The standard objective is modularity: a partition of the network scores high when there are many edges within groups and few between them, compared to what you'd expect by chance. Algorithms like Louvain and Leiden optimise it efficiently, and label-propagation methods offer a fast alternative. The output — "these twenty nodes form a tight group barely connected to the rest" — is often the single most operationally useful thing network analysis produces.

Where it misleads

Networks are seductive and easy to over-read. The traps:

Centrality isn't importance. A high score is a structural fact, not a verdict. The most central node might be a switchboard operator, not a kingpin. Centrality nominates nodes for attention; it doesn't convict them.
Missing-edge bias. Your network is only the connections you happened to record. Missing edges (an unobserved relationship) can completely change who looks central, and absence of an edge is rarely evidence of absence of a link.
The hairball. A big network drawn as a tangle of crossing lines looks impressive and shows nothing. Lean on the measures (centrality tables, community labels), not the pretty-but-unreadable picture.
Spurious nodes. A shared taxi rank or a customer-service line can make unrelated people look connected. Garbage edges produce confident-looking, wrong structure.

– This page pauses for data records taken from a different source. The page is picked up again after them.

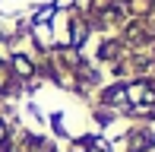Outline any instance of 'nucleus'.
<instances>
[{"mask_svg": "<svg viewBox=\"0 0 155 152\" xmlns=\"http://www.w3.org/2000/svg\"><path fill=\"white\" fill-rule=\"evenodd\" d=\"M124 95H127L130 101H152V98H155V95H152V89L146 86V82H136V86H130Z\"/></svg>", "mask_w": 155, "mask_h": 152, "instance_id": "1", "label": "nucleus"}, {"mask_svg": "<svg viewBox=\"0 0 155 152\" xmlns=\"http://www.w3.org/2000/svg\"><path fill=\"white\" fill-rule=\"evenodd\" d=\"M149 143H152V136H149V133H136V136H133L130 152H146V149H149Z\"/></svg>", "mask_w": 155, "mask_h": 152, "instance_id": "2", "label": "nucleus"}, {"mask_svg": "<svg viewBox=\"0 0 155 152\" xmlns=\"http://www.w3.org/2000/svg\"><path fill=\"white\" fill-rule=\"evenodd\" d=\"M13 67H16L19 76H29V73H32V64H29L25 57H13Z\"/></svg>", "mask_w": 155, "mask_h": 152, "instance_id": "3", "label": "nucleus"}, {"mask_svg": "<svg viewBox=\"0 0 155 152\" xmlns=\"http://www.w3.org/2000/svg\"><path fill=\"white\" fill-rule=\"evenodd\" d=\"M124 98V89H108V95H104V101H120Z\"/></svg>", "mask_w": 155, "mask_h": 152, "instance_id": "4", "label": "nucleus"}, {"mask_svg": "<svg viewBox=\"0 0 155 152\" xmlns=\"http://www.w3.org/2000/svg\"><path fill=\"white\" fill-rule=\"evenodd\" d=\"M82 35H86V29L76 22V25H73V45H79V41H82Z\"/></svg>", "mask_w": 155, "mask_h": 152, "instance_id": "5", "label": "nucleus"}, {"mask_svg": "<svg viewBox=\"0 0 155 152\" xmlns=\"http://www.w3.org/2000/svg\"><path fill=\"white\" fill-rule=\"evenodd\" d=\"M89 146H95V143H92V140H79V143L73 146V152H86Z\"/></svg>", "mask_w": 155, "mask_h": 152, "instance_id": "6", "label": "nucleus"}, {"mask_svg": "<svg viewBox=\"0 0 155 152\" xmlns=\"http://www.w3.org/2000/svg\"><path fill=\"white\" fill-rule=\"evenodd\" d=\"M3 136H6V133H3V127H0V143H3Z\"/></svg>", "mask_w": 155, "mask_h": 152, "instance_id": "7", "label": "nucleus"}]
</instances>
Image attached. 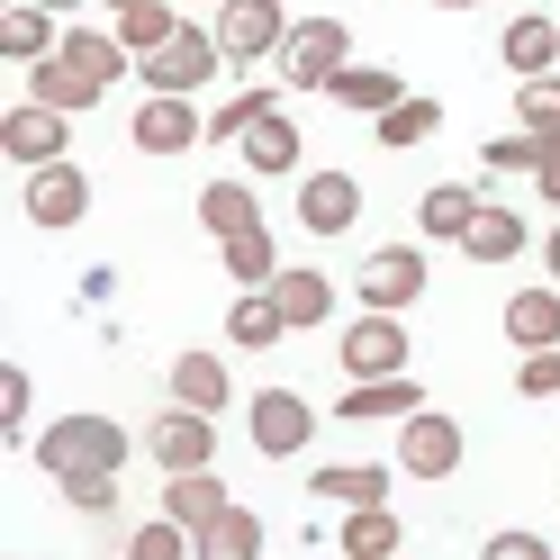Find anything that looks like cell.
Instances as JSON below:
<instances>
[{
    "label": "cell",
    "instance_id": "obj_1",
    "mask_svg": "<svg viewBox=\"0 0 560 560\" xmlns=\"http://www.w3.org/2000/svg\"><path fill=\"white\" fill-rule=\"evenodd\" d=\"M27 452H37V470H46L55 488H73V479H118V470H127V425H109V416H55Z\"/></svg>",
    "mask_w": 560,
    "mask_h": 560
},
{
    "label": "cell",
    "instance_id": "obj_2",
    "mask_svg": "<svg viewBox=\"0 0 560 560\" xmlns=\"http://www.w3.org/2000/svg\"><path fill=\"white\" fill-rule=\"evenodd\" d=\"M343 63H353V27H343V19H290V37H280L271 73L290 82V91H335Z\"/></svg>",
    "mask_w": 560,
    "mask_h": 560
},
{
    "label": "cell",
    "instance_id": "obj_3",
    "mask_svg": "<svg viewBox=\"0 0 560 560\" xmlns=\"http://www.w3.org/2000/svg\"><path fill=\"white\" fill-rule=\"evenodd\" d=\"M136 73H145V91L154 100H190V91H208L226 73V46H218V27H172V46H154L145 63H136Z\"/></svg>",
    "mask_w": 560,
    "mask_h": 560
},
{
    "label": "cell",
    "instance_id": "obj_4",
    "mask_svg": "<svg viewBox=\"0 0 560 560\" xmlns=\"http://www.w3.org/2000/svg\"><path fill=\"white\" fill-rule=\"evenodd\" d=\"M19 208H27V226H46V235L82 226V218H91V172H82L73 154L46 163V172H27V182H19Z\"/></svg>",
    "mask_w": 560,
    "mask_h": 560
},
{
    "label": "cell",
    "instance_id": "obj_5",
    "mask_svg": "<svg viewBox=\"0 0 560 560\" xmlns=\"http://www.w3.org/2000/svg\"><path fill=\"white\" fill-rule=\"evenodd\" d=\"M244 434H254L262 462H299L307 434H317V407H307L299 389H254V407H244Z\"/></svg>",
    "mask_w": 560,
    "mask_h": 560
},
{
    "label": "cell",
    "instance_id": "obj_6",
    "mask_svg": "<svg viewBox=\"0 0 560 560\" xmlns=\"http://www.w3.org/2000/svg\"><path fill=\"white\" fill-rule=\"evenodd\" d=\"M145 452H154V470H163V479H182V470H218V416H199V407H163V416H154V434H145Z\"/></svg>",
    "mask_w": 560,
    "mask_h": 560
},
{
    "label": "cell",
    "instance_id": "obj_7",
    "mask_svg": "<svg viewBox=\"0 0 560 560\" xmlns=\"http://www.w3.org/2000/svg\"><path fill=\"white\" fill-rule=\"evenodd\" d=\"M0 154H10L19 172H46V163L73 154V118L46 109V100H19V109L0 118Z\"/></svg>",
    "mask_w": 560,
    "mask_h": 560
},
{
    "label": "cell",
    "instance_id": "obj_8",
    "mask_svg": "<svg viewBox=\"0 0 560 560\" xmlns=\"http://www.w3.org/2000/svg\"><path fill=\"white\" fill-rule=\"evenodd\" d=\"M218 46H226V63H271L280 55V37H290V10L280 0H218Z\"/></svg>",
    "mask_w": 560,
    "mask_h": 560
},
{
    "label": "cell",
    "instance_id": "obj_9",
    "mask_svg": "<svg viewBox=\"0 0 560 560\" xmlns=\"http://www.w3.org/2000/svg\"><path fill=\"white\" fill-rule=\"evenodd\" d=\"M407 353H416L407 326H398V317H380V307H362V317L343 326V343H335V362L353 371V380H398V371H407Z\"/></svg>",
    "mask_w": 560,
    "mask_h": 560
},
{
    "label": "cell",
    "instance_id": "obj_10",
    "mask_svg": "<svg viewBox=\"0 0 560 560\" xmlns=\"http://www.w3.org/2000/svg\"><path fill=\"white\" fill-rule=\"evenodd\" d=\"M462 425H452V416L443 407H416L407 416V425H398V470L407 479H452V470H462Z\"/></svg>",
    "mask_w": 560,
    "mask_h": 560
},
{
    "label": "cell",
    "instance_id": "obj_11",
    "mask_svg": "<svg viewBox=\"0 0 560 560\" xmlns=\"http://www.w3.org/2000/svg\"><path fill=\"white\" fill-rule=\"evenodd\" d=\"M353 290H362V307H380V317H407V307L425 299V254H416V244H380Z\"/></svg>",
    "mask_w": 560,
    "mask_h": 560
},
{
    "label": "cell",
    "instance_id": "obj_12",
    "mask_svg": "<svg viewBox=\"0 0 560 560\" xmlns=\"http://www.w3.org/2000/svg\"><path fill=\"white\" fill-rule=\"evenodd\" d=\"M127 136H136V154H154V163H163V154L208 145V118L190 109V100H154V91H145V109H136V127H127Z\"/></svg>",
    "mask_w": 560,
    "mask_h": 560
},
{
    "label": "cell",
    "instance_id": "obj_13",
    "mask_svg": "<svg viewBox=\"0 0 560 560\" xmlns=\"http://www.w3.org/2000/svg\"><path fill=\"white\" fill-rule=\"evenodd\" d=\"M353 218H362V182L353 172H307L299 182V226L307 235H353Z\"/></svg>",
    "mask_w": 560,
    "mask_h": 560
},
{
    "label": "cell",
    "instance_id": "obj_14",
    "mask_svg": "<svg viewBox=\"0 0 560 560\" xmlns=\"http://www.w3.org/2000/svg\"><path fill=\"white\" fill-rule=\"evenodd\" d=\"M425 407V389L398 371V380H353L343 389V407H335V425H407V416Z\"/></svg>",
    "mask_w": 560,
    "mask_h": 560
},
{
    "label": "cell",
    "instance_id": "obj_15",
    "mask_svg": "<svg viewBox=\"0 0 560 560\" xmlns=\"http://www.w3.org/2000/svg\"><path fill=\"white\" fill-rule=\"evenodd\" d=\"M389 479H398V462H326V470H307V498H335L353 515V506H389Z\"/></svg>",
    "mask_w": 560,
    "mask_h": 560
},
{
    "label": "cell",
    "instance_id": "obj_16",
    "mask_svg": "<svg viewBox=\"0 0 560 560\" xmlns=\"http://www.w3.org/2000/svg\"><path fill=\"white\" fill-rule=\"evenodd\" d=\"M326 100H335V109H353V118H389L398 100H407V82H398V63H343Z\"/></svg>",
    "mask_w": 560,
    "mask_h": 560
},
{
    "label": "cell",
    "instance_id": "obj_17",
    "mask_svg": "<svg viewBox=\"0 0 560 560\" xmlns=\"http://www.w3.org/2000/svg\"><path fill=\"white\" fill-rule=\"evenodd\" d=\"M498 55L515 63V82H534V73H560V19H542V10H524V19H506V37H498Z\"/></svg>",
    "mask_w": 560,
    "mask_h": 560
},
{
    "label": "cell",
    "instance_id": "obj_18",
    "mask_svg": "<svg viewBox=\"0 0 560 560\" xmlns=\"http://www.w3.org/2000/svg\"><path fill=\"white\" fill-rule=\"evenodd\" d=\"M271 299H280V317H290V335H307V326L335 317V280H326L317 262H290V271L271 280Z\"/></svg>",
    "mask_w": 560,
    "mask_h": 560
},
{
    "label": "cell",
    "instance_id": "obj_19",
    "mask_svg": "<svg viewBox=\"0 0 560 560\" xmlns=\"http://www.w3.org/2000/svg\"><path fill=\"white\" fill-rule=\"evenodd\" d=\"M235 398V380L218 353H172V407H199V416H226Z\"/></svg>",
    "mask_w": 560,
    "mask_h": 560
},
{
    "label": "cell",
    "instance_id": "obj_20",
    "mask_svg": "<svg viewBox=\"0 0 560 560\" xmlns=\"http://www.w3.org/2000/svg\"><path fill=\"white\" fill-rule=\"evenodd\" d=\"M226 506H235V498H226V479H218V470H182V479H163V515H172V524H190V534H208Z\"/></svg>",
    "mask_w": 560,
    "mask_h": 560
},
{
    "label": "cell",
    "instance_id": "obj_21",
    "mask_svg": "<svg viewBox=\"0 0 560 560\" xmlns=\"http://www.w3.org/2000/svg\"><path fill=\"white\" fill-rule=\"evenodd\" d=\"M506 343H515V353H551V343H560V290H551V280L506 299Z\"/></svg>",
    "mask_w": 560,
    "mask_h": 560
},
{
    "label": "cell",
    "instance_id": "obj_22",
    "mask_svg": "<svg viewBox=\"0 0 560 560\" xmlns=\"http://www.w3.org/2000/svg\"><path fill=\"white\" fill-rule=\"evenodd\" d=\"M55 46H63L55 10H37V0H10V10H0V55L10 63H46Z\"/></svg>",
    "mask_w": 560,
    "mask_h": 560
},
{
    "label": "cell",
    "instance_id": "obj_23",
    "mask_svg": "<svg viewBox=\"0 0 560 560\" xmlns=\"http://www.w3.org/2000/svg\"><path fill=\"white\" fill-rule=\"evenodd\" d=\"M190 208H199V226L218 235V244H226V235H254V226H262V199H254V182H208Z\"/></svg>",
    "mask_w": 560,
    "mask_h": 560
},
{
    "label": "cell",
    "instance_id": "obj_24",
    "mask_svg": "<svg viewBox=\"0 0 560 560\" xmlns=\"http://www.w3.org/2000/svg\"><path fill=\"white\" fill-rule=\"evenodd\" d=\"M280 335H290L280 299H271V290H235V307H226V343H235V353H271Z\"/></svg>",
    "mask_w": 560,
    "mask_h": 560
},
{
    "label": "cell",
    "instance_id": "obj_25",
    "mask_svg": "<svg viewBox=\"0 0 560 560\" xmlns=\"http://www.w3.org/2000/svg\"><path fill=\"white\" fill-rule=\"evenodd\" d=\"M479 208H488V199H479L470 182H434L425 199H416V226H425L434 244H462V235H470V218H479Z\"/></svg>",
    "mask_w": 560,
    "mask_h": 560
},
{
    "label": "cell",
    "instance_id": "obj_26",
    "mask_svg": "<svg viewBox=\"0 0 560 560\" xmlns=\"http://www.w3.org/2000/svg\"><path fill=\"white\" fill-rule=\"evenodd\" d=\"M27 100H46V109L82 118V109H100V82H91V73H73L63 55H46V63H27Z\"/></svg>",
    "mask_w": 560,
    "mask_h": 560
},
{
    "label": "cell",
    "instance_id": "obj_27",
    "mask_svg": "<svg viewBox=\"0 0 560 560\" xmlns=\"http://www.w3.org/2000/svg\"><path fill=\"white\" fill-rule=\"evenodd\" d=\"M218 262H226V280H235V290H271V280L290 271V262H280V244H271V226L226 235V244H218Z\"/></svg>",
    "mask_w": 560,
    "mask_h": 560
},
{
    "label": "cell",
    "instance_id": "obj_28",
    "mask_svg": "<svg viewBox=\"0 0 560 560\" xmlns=\"http://www.w3.org/2000/svg\"><path fill=\"white\" fill-rule=\"evenodd\" d=\"M244 172H299V118L271 109L262 127H244Z\"/></svg>",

Where it shows up in my work

Finding the connector & the hidden group

In intelligence work, link analysis is often the core task: take people, accounts, and transactions, model them as a graph, and ask who is the key connector and what is the hidden community. That's exactly degree vs betweenness (the broker whose removal fractures the network) vs eigenvector/PageRank (the quietly well-connected), plus community detection to surface the cell that isn't obvious case-by-case.

And the pitfalls are exactly where the discipline pays off: treating centrality as a lead, not a conclusion, remembering that a missing edge can move the whole picture, and refusing to be impressed by a hairball. It connects to the rest of the section too — communities are clustering on a graph, eigenvector centrality is linear algebra, and the leads it produces feed straight into structured analysis.

Refresh in 60 seconds

Centrality definitions, modern community-detection methods, and the centrality-isn't-importance caution reflect current network-analysis references alongside hands-on link analysis.